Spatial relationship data
- - - -

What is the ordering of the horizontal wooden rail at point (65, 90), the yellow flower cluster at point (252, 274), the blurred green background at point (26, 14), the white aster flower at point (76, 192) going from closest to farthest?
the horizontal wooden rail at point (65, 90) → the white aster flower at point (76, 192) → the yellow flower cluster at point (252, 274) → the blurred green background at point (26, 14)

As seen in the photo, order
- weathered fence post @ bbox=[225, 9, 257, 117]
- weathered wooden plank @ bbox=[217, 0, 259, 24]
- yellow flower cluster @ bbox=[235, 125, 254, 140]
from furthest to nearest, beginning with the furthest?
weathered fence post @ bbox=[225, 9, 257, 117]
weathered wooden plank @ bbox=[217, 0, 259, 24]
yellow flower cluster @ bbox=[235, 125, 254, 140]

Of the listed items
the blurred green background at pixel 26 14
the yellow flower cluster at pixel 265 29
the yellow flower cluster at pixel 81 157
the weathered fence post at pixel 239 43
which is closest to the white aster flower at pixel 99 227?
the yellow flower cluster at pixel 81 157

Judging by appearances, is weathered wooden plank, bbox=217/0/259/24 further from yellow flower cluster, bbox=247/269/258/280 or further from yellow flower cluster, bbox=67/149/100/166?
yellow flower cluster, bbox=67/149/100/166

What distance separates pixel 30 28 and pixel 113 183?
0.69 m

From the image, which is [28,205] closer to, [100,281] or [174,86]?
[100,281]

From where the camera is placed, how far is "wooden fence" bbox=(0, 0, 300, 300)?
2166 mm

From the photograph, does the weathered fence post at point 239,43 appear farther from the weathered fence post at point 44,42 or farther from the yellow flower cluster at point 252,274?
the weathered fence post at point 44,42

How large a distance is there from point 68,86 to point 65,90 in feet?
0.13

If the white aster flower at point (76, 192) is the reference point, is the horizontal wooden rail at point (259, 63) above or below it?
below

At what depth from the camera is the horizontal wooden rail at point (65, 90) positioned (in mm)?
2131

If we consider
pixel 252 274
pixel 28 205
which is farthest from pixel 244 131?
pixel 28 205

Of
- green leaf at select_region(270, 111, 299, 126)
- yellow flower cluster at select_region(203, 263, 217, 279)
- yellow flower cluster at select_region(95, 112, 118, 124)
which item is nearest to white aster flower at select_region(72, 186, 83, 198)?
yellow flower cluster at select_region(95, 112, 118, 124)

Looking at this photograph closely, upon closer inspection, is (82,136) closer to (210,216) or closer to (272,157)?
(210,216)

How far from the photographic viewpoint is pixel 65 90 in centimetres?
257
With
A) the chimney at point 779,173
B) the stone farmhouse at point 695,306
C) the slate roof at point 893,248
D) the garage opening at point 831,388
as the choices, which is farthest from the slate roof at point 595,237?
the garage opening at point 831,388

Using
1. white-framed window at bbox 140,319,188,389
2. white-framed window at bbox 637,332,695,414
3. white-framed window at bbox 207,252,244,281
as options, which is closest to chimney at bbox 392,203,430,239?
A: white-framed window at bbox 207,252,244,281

- - - -

## EXERCISE PROMPT
Rewrite the data above, substituting "tiled roof" for every occurrence of "slate roof" and leaving all other text untouched.

## WRITTEN REPLY
What is the ordering of the horizontal wooden rail at point (65, 90), the yellow flower cluster at point (252, 274), the blurred green background at point (26, 14), the white aster flower at point (76, 192) going from closest to farthest?
the horizontal wooden rail at point (65, 90) → the white aster flower at point (76, 192) → the yellow flower cluster at point (252, 274) → the blurred green background at point (26, 14)

As seen in the photo, order
- weathered fence post @ bbox=[225, 9, 257, 117]
- weathered wooden plank @ bbox=[217, 0, 259, 24]
- yellow flower cluster @ bbox=[235, 125, 254, 140]
from furthest to nearest, beginning with the furthest?
weathered fence post @ bbox=[225, 9, 257, 117]
weathered wooden plank @ bbox=[217, 0, 259, 24]
yellow flower cluster @ bbox=[235, 125, 254, 140]

Of the listed items
the blurred green background at pixel 26 14
the yellow flower cluster at pixel 265 29
the yellow flower cluster at pixel 81 157
the weathered fence post at pixel 239 43
which is closest to the white aster flower at pixel 99 227?
the yellow flower cluster at pixel 81 157

Judging by appearances, is weathered wooden plank, bbox=217/0/259/24 further from yellow flower cluster, bbox=247/269/258/280 or further from yellow flower cluster, bbox=67/149/100/166?
yellow flower cluster, bbox=67/149/100/166

What distance separates pixel 30 28 and pixel 113 183?
0.69 m

From the image, which is [28,205] closer to, [100,281] or [174,86]?
[100,281]

From where the camera is placed, how far is "wooden fence" bbox=(0, 0, 300, 300)?
2166 mm

From the photograph, does the weathered fence post at point 239,43 appear farther from the weathered fence post at point 44,42 or farther from the yellow flower cluster at point 252,274?
the weathered fence post at point 44,42

How large a distance is there from point 68,86 to point 65,90 in feet?
0.13

If the white aster flower at point (76, 192) is the reference point, is the horizontal wooden rail at point (259, 63) above or below it?
below

At what depth from the camera is the horizontal wooden rail at point (65, 90) positioned (in mm)?
2131

If we consider
pixel 252 274
pixel 28 205
which is farthest from pixel 244 131?
pixel 28 205

Of
- green leaf at select_region(270, 111, 299, 126)
- yellow flower cluster at select_region(203, 263, 217, 279)
- yellow flower cluster at select_region(95, 112, 118, 124)
which item is nearest to white aster flower at select_region(72, 186, 83, 198)?
yellow flower cluster at select_region(95, 112, 118, 124)

Looking at this photograph closely, upon closer inspection, is (82,136) closer to (210,216) or closer to (272,157)?
(210,216)

How far from the photographic viewpoint is pixel 65 90 in centimetres?
257
With
A) the chimney at point 779,173
B) the stone farmhouse at point 695,306
C) the tiled roof at point 893,248
D) the garage opening at point 831,388
as the choices, which is farthest from the tiled roof at point 595,237?
the garage opening at point 831,388

Using
1. white-framed window at bbox 140,319,188,389
2. white-framed window at bbox 637,332,695,414
3. white-framed window at bbox 207,252,244,281
as options, which is closest to chimney at bbox 392,203,430,239?
A: white-framed window at bbox 207,252,244,281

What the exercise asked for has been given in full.